- Task brief:
Would you repeat exactly the part of the listing below that runs from the line containing "Anthony Vandyck Copley" down to the line containing "Lazy dog lying on snow close up", inclusive, and nothing else?

- Records provided:
━━━━━━━━━━━━━━━━━━━━

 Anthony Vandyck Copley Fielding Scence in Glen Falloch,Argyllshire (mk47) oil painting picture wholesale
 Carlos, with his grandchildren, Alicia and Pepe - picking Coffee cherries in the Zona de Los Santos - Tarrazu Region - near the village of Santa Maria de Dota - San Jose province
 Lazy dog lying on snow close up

━━━━━━━━━━━━━━━━━━━━

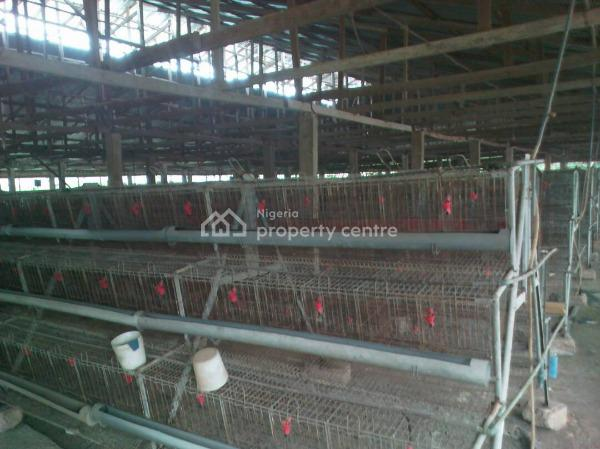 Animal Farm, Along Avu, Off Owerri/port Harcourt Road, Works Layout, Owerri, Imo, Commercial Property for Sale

━━━━━━━━━━━━━━━━━━━━

- Response:
 Anthony Vandyck Copley Fielding Scence in Glen Falloch,Argyllshire (mk47) oil painting picture wholesale
 Carlos, with his grandchildren, Alicia and Pepe - picking Coffee cherries in the Zona de Los Santos - Tarrazu Region - near the village of Santa Maria de Dota - San Jose province
 Lazy dog lying on snow close up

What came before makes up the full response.